Under the terms of the agreement, Lummus will become the exclusive global licensor of InnoVent’s proprietary pyrolysis process. The process is designed to convert end-of-life tyres (ELTs) into valuable outputs such as pyrolysis oil, gas, recycled carbon black, and steel. Lummus will also integrate its downstream processing technologies to enhance fuel and chemical yields from the recovered materials.

InnoVent already operates a commercial facility in Monterrey, Mexico, capable of processing up to one million passenger tyres annually, and is ready to expand. Lummus Technology

With the global tyre-waste challenge estimated at around one billion tyres disposed of each year, this partnership aims to scale solutions that turn a waste-stream liability into a resource-stream opportunity.
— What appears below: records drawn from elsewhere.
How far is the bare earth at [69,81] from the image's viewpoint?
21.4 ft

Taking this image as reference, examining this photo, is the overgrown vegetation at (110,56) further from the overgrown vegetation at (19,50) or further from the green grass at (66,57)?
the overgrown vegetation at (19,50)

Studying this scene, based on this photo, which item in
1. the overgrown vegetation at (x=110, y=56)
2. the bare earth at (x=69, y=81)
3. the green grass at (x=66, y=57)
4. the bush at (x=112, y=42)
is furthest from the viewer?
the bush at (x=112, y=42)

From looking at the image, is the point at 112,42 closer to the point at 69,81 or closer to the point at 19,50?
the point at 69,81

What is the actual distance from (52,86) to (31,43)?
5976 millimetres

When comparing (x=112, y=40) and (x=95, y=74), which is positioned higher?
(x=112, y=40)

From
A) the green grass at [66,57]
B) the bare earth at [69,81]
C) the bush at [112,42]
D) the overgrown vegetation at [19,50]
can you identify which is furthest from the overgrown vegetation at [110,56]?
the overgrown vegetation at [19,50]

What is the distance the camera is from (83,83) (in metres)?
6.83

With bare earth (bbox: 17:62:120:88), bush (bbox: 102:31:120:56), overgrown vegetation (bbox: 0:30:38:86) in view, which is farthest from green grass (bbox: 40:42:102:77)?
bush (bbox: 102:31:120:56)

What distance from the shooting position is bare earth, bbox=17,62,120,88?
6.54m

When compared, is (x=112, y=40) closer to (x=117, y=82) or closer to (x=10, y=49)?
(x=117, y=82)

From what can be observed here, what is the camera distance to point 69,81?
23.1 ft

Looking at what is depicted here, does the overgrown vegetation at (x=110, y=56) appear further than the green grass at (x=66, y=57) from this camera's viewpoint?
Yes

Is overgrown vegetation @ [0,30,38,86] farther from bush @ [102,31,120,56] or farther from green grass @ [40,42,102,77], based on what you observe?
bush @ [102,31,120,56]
The deal aligns with growing pressure across the mobility-value chain to tackle sustainability, regulatory scrutiny, and circular-economy demands. By converting ELTs into high-value chemicals and fuels, the technology addresses both environmental waste management and raw-material sourcing issues for industries, including tyre manufacturing itself. For countries such as India, where huge volumes of ELTs are generated annually and recycling infrastructure remains nascent, the global deployment of pyrolysis plants offers a pathway to meet sustainability targets while recovering value.

In short, the partnership between Lummus and InnoVent marks a key milestone in the tyre-waste-to-resource transition, a development the entire tyre and mobility ecosystem cannot ignore.


Editor’s View
This collaboration signals that the end-of-life tyre ecosystem is moving from disposal to value creation. Tyre manufacturers, aftermarket specialists, and recyclers should see this as a turning point: ELTs are increasingly being seen as feedstock for fuels, carbon black recovery, and steel, rather than simply waste.

As pyrolysis technologies scale, tyre-makers will face pressure to design tyres with recyclability in mind, and aftermarket players will see shifts in how used tyres are treated and monetised. The ripple effect across rubber, carbon black supply, logistics, and disposal cost is significant. This is not just environmental rhetoric, it’s industrial strategy.